**WHAT NEEDS TO BE DONE:**
Reproduce every entry below word for word, leaving out the pictures.

**Records of labeled boxes:**
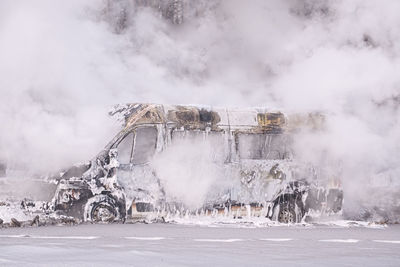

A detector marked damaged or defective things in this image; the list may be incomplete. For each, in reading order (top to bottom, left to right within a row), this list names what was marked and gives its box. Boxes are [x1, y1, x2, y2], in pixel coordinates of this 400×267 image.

fire damage [0, 104, 344, 228]
burned van [50, 103, 344, 225]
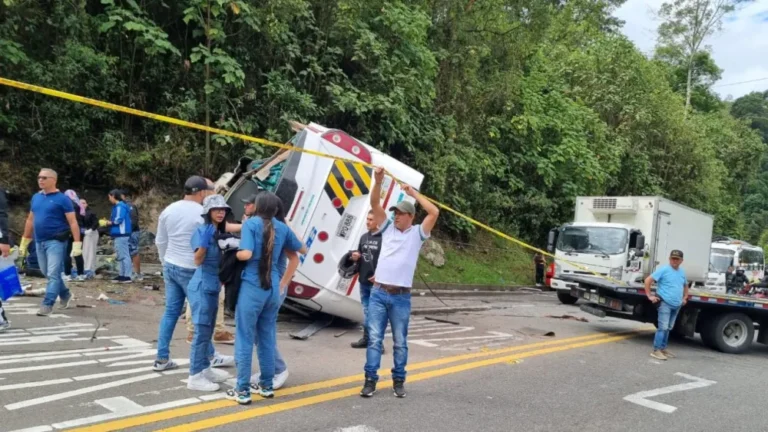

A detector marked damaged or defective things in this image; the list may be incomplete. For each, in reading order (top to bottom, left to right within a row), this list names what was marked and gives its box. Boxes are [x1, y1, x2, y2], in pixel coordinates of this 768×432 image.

shattered windshield [560, 226, 632, 256]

**SOLUTION TO THIS PROBLEM:**
A detector marked damaged or defective things in this image; the list may be incomplete. For each, in reading order (top to bottom, left to right within a row), this list names what was marked and gives its box. Boxes are [x1, y1, x2, y2], in pixel coordinates of this 400×267 image.

fire damage [0, 104, 344, 228]
burned van [50, 103, 344, 225]

A detector marked damaged or defective things in this image; the list may be incomplete. For each, in reading order (top to bottom, left to right within a row), this list names what was marked and gives its box. Boxes are [x1, y1, x2, y2], in pixel coordinates of this 768×432 image.

shattered windshield [560, 226, 632, 256]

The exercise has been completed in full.